— begin Record set —

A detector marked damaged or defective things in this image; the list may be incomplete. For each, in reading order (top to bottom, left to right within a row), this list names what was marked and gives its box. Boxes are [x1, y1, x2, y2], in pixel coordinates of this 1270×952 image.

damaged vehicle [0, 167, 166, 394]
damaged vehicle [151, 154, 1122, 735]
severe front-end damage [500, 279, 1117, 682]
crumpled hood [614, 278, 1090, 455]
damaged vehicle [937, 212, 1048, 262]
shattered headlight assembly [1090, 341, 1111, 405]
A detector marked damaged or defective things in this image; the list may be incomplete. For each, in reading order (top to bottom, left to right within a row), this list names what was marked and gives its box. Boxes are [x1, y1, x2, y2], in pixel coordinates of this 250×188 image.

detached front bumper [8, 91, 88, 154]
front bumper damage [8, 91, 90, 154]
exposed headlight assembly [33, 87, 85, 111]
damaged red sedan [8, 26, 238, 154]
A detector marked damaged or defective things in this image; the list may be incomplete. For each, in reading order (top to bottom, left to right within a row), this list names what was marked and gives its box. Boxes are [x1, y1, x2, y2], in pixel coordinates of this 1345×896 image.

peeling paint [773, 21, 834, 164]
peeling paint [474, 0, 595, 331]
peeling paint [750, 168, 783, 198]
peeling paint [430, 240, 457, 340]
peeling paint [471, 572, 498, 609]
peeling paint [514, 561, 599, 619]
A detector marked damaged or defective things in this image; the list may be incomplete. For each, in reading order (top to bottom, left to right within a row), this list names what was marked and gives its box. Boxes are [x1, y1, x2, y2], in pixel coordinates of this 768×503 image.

— end Record set —

Reproduce the listing above word for word, keeping every line of it.

A detector marked damaged or defective things in this image; the list may be incomplete. For each, in reading order (top to bottom, left to right within a row), this list names what was marked and gives its box. Boxes are [x1, y1, x2, y2], in pixel coordinates of this 1270×952 image.

damaged vehicle [0, 167, 166, 394]
damaged vehicle [151, 154, 1122, 735]
severe front-end damage [500, 279, 1117, 682]
crumpled hood [614, 278, 1090, 455]
damaged vehicle [937, 212, 1048, 262]
shattered headlight assembly [1090, 341, 1111, 405]
A detector marked damaged or defective things in this image; the list may be incomplete. For each, in reading order (top to bottom, left to right within a row), this list names what was marked and gives its box. Boxes are [x1, y1, x2, y2], in pixel coordinates of this 250×188 image.

detached front bumper [8, 91, 88, 154]
front bumper damage [8, 91, 90, 154]
exposed headlight assembly [33, 87, 85, 111]
damaged red sedan [8, 26, 238, 154]
A detector marked damaged or defective things in this image; the list may be incomplete. For each, in reading order (top to bottom, left to right within a row), this list names what was marked and gives its box. Boxes are [x1, y1, x2, y2], in pixel coordinates of this 1345×896 image.

peeling paint [773, 21, 834, 164]
peeling paint [474, 0, 595, 331]
peeling paint [750, 168, 783, 198]
peeling paint [430, 240, 457, 340]
peeling paint [471, 572, 498, 609]
peeling paint [514, 561, 599, 619]
A detector marked damaged or defective things in this image; the list may be incomplete. For each, in reading order (top to bottom, left to right within a row), this list names what was marked and gives its box. Boxes are [x1, y1, x2, y2], in pixel coordinates of this 768×503 image.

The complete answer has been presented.